▶ _Your task_: Rewrite the listing lines starting with the line with "How far from" and going on through the line with "840 millimetres", putting "image" in place of "photo" and leaving everything else unchanged.

--- Data records ---

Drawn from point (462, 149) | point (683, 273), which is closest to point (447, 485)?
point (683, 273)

---
--- Data records ---

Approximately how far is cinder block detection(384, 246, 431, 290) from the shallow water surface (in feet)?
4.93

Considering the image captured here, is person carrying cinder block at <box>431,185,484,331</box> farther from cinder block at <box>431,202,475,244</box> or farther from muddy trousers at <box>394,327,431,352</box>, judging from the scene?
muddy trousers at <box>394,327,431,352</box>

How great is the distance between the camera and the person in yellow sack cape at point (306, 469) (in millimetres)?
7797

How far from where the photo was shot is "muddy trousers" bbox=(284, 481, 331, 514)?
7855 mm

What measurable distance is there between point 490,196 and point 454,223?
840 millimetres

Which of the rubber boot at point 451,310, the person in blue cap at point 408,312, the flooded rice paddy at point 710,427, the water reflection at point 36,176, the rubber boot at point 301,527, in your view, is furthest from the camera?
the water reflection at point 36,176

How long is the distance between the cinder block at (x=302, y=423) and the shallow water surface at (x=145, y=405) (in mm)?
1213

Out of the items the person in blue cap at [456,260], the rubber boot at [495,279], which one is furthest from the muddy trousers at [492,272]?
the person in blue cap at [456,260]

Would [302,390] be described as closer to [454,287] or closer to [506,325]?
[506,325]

---
--- Data records ---

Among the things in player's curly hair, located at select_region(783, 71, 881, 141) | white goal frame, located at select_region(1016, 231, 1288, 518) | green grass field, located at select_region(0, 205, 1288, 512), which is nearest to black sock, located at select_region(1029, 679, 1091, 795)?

---

▶ _Answer to this exercise_:
How far from where the image was shot is "muddy trousers" bbox=(284, 481, 331, 514)?
7855 mm

What measurable distance is there between point 490,196 and point 454,223?
840 millimetres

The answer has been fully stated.